Además, en el artículo 58, se impone que “las universidades reservarán, en cómputo anual, un mínimo del 15 por ciento del total de plazas que oferten para los cuerpos docentes de Universidad y el profesorado contratado permanente, para la incorporación de personal investigador doctor que haya finalizado programas de excelencia, autonómicos, nacionales e internacionales”. ¿Por qué se presupone que esas personas van a ser mejores profesionales que quienes no han accedido a esos programas, en muchos casos como en las ciencias sociales, por el brutal sesgo ideológico que comportan? ¿Dónde queda la autonomía universitaria para poder seleccionar adecuadamente al conjunto de su plantilla, atendiendo exclusivamente a criterios académicos?

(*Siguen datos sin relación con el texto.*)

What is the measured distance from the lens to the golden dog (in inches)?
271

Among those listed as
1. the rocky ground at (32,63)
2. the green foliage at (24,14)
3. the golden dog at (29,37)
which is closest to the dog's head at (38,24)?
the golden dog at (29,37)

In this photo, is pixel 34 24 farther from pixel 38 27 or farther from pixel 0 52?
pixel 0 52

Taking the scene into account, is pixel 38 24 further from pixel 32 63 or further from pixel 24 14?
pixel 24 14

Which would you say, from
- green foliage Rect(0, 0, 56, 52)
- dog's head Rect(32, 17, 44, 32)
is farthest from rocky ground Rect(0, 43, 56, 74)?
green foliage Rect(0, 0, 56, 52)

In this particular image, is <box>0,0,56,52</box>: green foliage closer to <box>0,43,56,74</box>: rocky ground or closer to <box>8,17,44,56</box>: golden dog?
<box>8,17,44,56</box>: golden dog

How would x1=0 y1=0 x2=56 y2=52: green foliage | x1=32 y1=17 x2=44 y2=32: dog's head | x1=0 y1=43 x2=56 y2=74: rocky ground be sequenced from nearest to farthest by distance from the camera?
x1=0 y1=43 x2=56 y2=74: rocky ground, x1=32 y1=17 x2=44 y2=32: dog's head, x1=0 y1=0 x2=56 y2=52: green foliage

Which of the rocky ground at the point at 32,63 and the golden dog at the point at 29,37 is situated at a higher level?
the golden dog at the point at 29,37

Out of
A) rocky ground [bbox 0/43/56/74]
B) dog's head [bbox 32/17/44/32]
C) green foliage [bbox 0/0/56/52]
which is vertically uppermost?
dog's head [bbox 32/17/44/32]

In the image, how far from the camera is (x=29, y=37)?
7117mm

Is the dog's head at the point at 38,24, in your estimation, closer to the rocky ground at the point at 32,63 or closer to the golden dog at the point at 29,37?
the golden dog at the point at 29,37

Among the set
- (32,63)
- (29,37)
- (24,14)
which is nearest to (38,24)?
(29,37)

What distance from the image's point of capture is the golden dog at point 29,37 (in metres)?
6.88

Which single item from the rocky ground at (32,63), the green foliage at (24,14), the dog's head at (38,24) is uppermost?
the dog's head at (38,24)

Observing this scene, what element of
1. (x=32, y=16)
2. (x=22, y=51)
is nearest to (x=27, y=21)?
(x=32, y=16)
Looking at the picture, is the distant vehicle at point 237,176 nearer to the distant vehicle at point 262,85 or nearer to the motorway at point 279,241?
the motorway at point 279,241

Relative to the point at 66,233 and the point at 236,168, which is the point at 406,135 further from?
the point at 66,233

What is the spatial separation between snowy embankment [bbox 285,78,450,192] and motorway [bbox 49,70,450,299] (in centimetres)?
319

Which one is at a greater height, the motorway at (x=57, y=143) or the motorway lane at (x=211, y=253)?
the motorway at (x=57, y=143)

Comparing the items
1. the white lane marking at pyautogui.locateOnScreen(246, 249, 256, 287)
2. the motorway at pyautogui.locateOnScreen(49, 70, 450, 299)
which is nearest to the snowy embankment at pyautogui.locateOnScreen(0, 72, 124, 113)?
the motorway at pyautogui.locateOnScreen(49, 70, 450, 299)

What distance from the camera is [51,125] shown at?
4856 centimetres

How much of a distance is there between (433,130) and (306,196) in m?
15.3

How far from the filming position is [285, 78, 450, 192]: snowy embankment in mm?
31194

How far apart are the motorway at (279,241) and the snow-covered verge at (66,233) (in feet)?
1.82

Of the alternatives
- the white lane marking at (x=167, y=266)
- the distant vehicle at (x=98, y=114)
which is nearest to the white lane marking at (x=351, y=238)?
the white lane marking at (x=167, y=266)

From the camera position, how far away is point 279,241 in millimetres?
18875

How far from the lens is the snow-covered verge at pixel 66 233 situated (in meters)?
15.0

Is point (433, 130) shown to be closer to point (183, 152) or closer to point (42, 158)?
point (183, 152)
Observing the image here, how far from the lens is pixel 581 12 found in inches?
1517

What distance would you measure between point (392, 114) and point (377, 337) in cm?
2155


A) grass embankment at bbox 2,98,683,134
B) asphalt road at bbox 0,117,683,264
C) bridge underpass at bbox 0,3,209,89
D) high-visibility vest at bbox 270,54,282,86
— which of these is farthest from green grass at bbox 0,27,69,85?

En el artículo 62 se establece el mantenimiento de la jornada laboral docente entre 240 y 120 horas por curso. Y se mantiene también la posibilidad de modificar la jornada laboral en función de otros factores: “el número de horas de actividad docente dentro de esa horquilla vendrá determinado en función de la actividad investigadora, de transferencia del conocimiento y de gobierno universitario”. Es decir, tanto la investigación, medida de la forma referida, como la transferencia del conocimiento que no recoge la divulgación social tan necesaria, sino sobre todo su utilización por empresas. Lo que también podrá comportar “retribuciones adicionales” (artículo 63), al igual que por méritos individuales (artículo 73). Esto afecta también al personal de administración y servicios (artículo 79). Personal que, pese a que apenas es citado, también ha padecido severamente los recortes y una gran precariedad.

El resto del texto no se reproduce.